Selected text:
● ● ● ● ●

There are the obvious financial and legal advantages to getting married. For older people issues surrounding pensions and inheritance are often the reason they decide to get hitched after years together. But Miliband and Thornton are still young. And while the pressures on the leader of the Labour party will be slightly different to those of the average person, there is no mistaking that attitudes to marriage and family have changed. Getting married used to be about sex, living together and having children, but research shows this is no longer the case.

According to the latest British Social Attitudes (BSA) Survey, which was conducted in 2008, almost two-thirds of people now see little difference between marriage and living together. Fewer than a fifth of people took issue with it. Just under half thought cohabitation showed just as much commitment as getting married. When it comes to children, where opinion can often be a bit more traditional, only 28% said they believe married couples make better parents.

So why do it? Psychologist Donna Dawson, who has specialised in sex and relationships, says it is often about making a public statement."Having the children take part is like a ceremonial creation of a family and a public statement that they are all in it together. It's very much a 21st Century ritual, which more and more people will be doing. She says even when couples say there isn't a specific reason, there is "always something going on underneath". Sometimes it is about marking a different stage in a relationship, or they might have taken a long time because of the bad example they were set by their own parents. There is usually a reason, even if they are not fully aware of it.

● ● ● ● ●

Recorded information:

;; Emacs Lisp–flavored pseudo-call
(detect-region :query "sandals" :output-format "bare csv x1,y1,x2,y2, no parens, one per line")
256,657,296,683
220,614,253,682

● ● ● ● ●

Exercise description: Pick up the article on changing attitudes to marriage and cohabitation after its final sentence and keep writing it.

Task answer:
Chris, 41, and his partner were together for nine years and had two children when they got married. He didn't feel any direct pressure from his partner or family, but says as his children got older he wanted them to have parents who were married."For me a big part of it was the children," he says. "I didn't want them to be asked at school why their parents weren't married. I suppose you could say that was me feeling a slight pressure to conform to social norms, but if I hadn't wanted to get married in the first place I definitely wouldn't have done it."

But people who get married after having children could actually be the traditionalists. Historically, the UK has a long tradition of informal "marriages" that were recognised by the community, says Penny Mansfield, director of the relationship research organisation One Plus One.

'Golden age'
"If you cohabited or had children together you were as good as married in everyone's eyes. It's only after the introduction of the Hardwicke Marriage Act in 1753 that marriage became a legal concept and unmarried couples became stigmatised. She says the "golden age" of marriage was as recent as the 1960s and 70s, when more people got married than ever before. Marriage was seen as a passport to adulthood, when you were allowed to have sex and live together.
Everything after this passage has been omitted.